* _作業_:
a. カーボンオフセットの記事によると、「カーボンオフセット」を直訳するとどういう意味になるか。
b. カーボンオフセットの記事の続きを、最後の文の後から書き継いでください。

* _本文抜粋_:
++++++++++++++++++++

カーボンオフセットと炭素クレジットって?アメリカの取り組み事例を紹介!
こんにちは!衣食環境ブログのマイカです。
この記事では、カーボンオフセットと炭素クレジットについてお話していきます。
カーボンニュートラルと似ている言葉の「カーボンオフセット」。
一体何が違うのでしょうか。
この記事は、
- カーボンオフセットって何?
- 炭素クレジットについて知りたい
- 海外の事例はあるの?
といった方におすすめの記事です。
ぜひ最後までご覧ください。
カーボンオフセットとは?
カーボンオフセットとは、直訳すると「炭素を埋め合わせる」という意味です。
二酸化炭素の排出量削減に取り組んでいても排出されてしまう二酸化炭素に対して、温室効果ガス削減活動に投資をしたり、農業などの作物で吸収された二酸化炭素をクレジットという形で購入するなどして「炭素を埋め合わせること」がカーボンオフセットです。(参照※1)
なぜカーボンオフセットに取り組むのか
カーボンオフセットに取り組む理由は、地球温暖化対策になるからです。
現在、すでに地球の温度は約1℃上昇していると報告されており、このままの状況が続けば「2100年の平均気温が最大で4.8℃上昇する」とも予想されています。(※2.3)
地球温暖化の原因は、人為的な行動や自然現象により温室効果ガスが大量に排出されることです。
その中でも、二酸化炭素の排出量は全体の7割以上を占めているため、二酸化炭素の排出量を削減することが地球温暖化対策になると考えられています。
※二酸化炭素と地球温暖化については以下の記事で書いているので、ぜひ参考にしてください。
カーボンニュートラルとの違い
カーボンニュートラルとは、二酸化炭素の排出量と吸収量を同じにし、実質排出量をゼロにするという考え方です。
バイオマス発電を例にすると、「バイオマス(木材や生ごみ等)を燃やす際に発生する二酸化炭素は、収穫される前のバイオマスが吸収した二酸化炭素なので実質排出量はゼロになる」ということです。
カーボンニュートラルは、カーボンオフセットをさらに強化し、徹底的に二酸化炭素の排出量を増やさないことを目指した取り組みです。
※カーボンニュートラルついては以下の記事に書いているので、ぜひ参考にしてください。
カーボンオフセットはどう取り組む?
カーボンオフセットには、主に5つの取り組み方があります。(※4)
- 商品使用・サービス利用オフセット
- 会議・イベント開催オフセット
- 自己活動オフセット
- 寄付型オフセット
- クレジット付製品・サービスオフセット
1.商品使用・サービス利用オフセット
製品を製造・使用・廃棄したり、サービスを提供・利用したりする際に排出される温室効果ガス排出量を埋め合わせる取り組み。

++++++++++++++++++++

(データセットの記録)
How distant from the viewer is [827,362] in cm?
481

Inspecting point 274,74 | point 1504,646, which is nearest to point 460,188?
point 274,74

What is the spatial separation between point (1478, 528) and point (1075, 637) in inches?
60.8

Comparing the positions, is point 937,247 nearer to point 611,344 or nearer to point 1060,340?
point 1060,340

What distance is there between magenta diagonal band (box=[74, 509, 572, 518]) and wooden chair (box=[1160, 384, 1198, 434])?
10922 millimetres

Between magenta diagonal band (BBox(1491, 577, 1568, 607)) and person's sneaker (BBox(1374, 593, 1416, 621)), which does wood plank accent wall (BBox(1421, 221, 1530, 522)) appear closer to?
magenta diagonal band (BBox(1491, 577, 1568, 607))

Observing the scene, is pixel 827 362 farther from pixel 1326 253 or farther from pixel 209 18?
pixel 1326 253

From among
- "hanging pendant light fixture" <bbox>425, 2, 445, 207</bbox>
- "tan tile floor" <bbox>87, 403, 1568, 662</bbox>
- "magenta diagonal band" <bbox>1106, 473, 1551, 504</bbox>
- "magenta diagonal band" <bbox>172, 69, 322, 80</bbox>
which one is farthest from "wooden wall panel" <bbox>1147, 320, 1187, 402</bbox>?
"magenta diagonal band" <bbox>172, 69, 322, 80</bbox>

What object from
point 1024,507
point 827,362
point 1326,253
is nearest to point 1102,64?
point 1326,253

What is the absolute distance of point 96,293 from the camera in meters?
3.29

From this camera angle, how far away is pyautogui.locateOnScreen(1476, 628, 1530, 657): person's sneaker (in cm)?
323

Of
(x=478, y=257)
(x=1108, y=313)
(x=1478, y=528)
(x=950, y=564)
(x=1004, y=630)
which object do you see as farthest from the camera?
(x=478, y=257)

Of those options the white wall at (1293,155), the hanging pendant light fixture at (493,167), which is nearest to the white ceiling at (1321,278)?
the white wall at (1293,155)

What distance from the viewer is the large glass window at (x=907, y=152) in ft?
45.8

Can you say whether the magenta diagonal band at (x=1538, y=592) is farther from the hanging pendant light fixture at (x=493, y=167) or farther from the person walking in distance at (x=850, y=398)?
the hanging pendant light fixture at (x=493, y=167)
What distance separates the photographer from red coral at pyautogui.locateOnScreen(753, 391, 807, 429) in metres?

++++++++++++++++++++

* _回答一覧_:
a. 「炭素を埋め合わせる」という意味。

b.
ファミリーマートでは、環境配慮型プライベートブランド「We Love Green」商品の原料から製造、廃棄までのCO₂排出量239tをオフセットしています。
2.会議・イベント開催オフセット
コンサートやスポーツ大会、国際会議等の開催に伴って排出される温室効果ガス排出量を埋め合わせる取り組み。
イベント参加者への普及にも繋がる取り組み方です。
横浜市では、横浜FCの一部の試合で使用する電力に伴うCO₂排出量や移動に伴うCO₂排出量をオフセットし、そうめん流しのイベント開催時に発生するCO₂排出量19.71kgをオフセットしています。
3.自己活動オフセット
自らの活動(事業活動等)に伴って排出される温室効果ガス排出量を埋め合わせる取り組み。
オフィスや現場で発生する電力やガスなどをオフセットする取り組み方です。
阪急電鉄では、駅の運営に伴うCO₂排出量115t(約3年間分)をオフセットしています。
4.寄付型オフセット
製造者や販売者、サービス提供者が、それらを利用する消費者に対して、クレジットの活用による地球温暖化防止活動への貢献・資金の提供などを目的として参加者を募り、クレジットを購入・無効化する取り組み。
消費者が企業を通して、プロジェクトに寄付する形を取るのが、寄付型のオフセットです。
5.クレジット付製品・サービスオフセット
製品の製造者やサービスの販売者が、対象商品に予めクレジットを付け加えて販売することで、購入者の日常生活の温室効果ガス排出量などを埋め合わせを支援する取り組み。
企業だけでなく、購入者もオフセットできるようになっている取り組み方です。
ローソンでは、お客さまの生活から排出されるCO2排出量の一部をオフセットできるサービスを展開しています。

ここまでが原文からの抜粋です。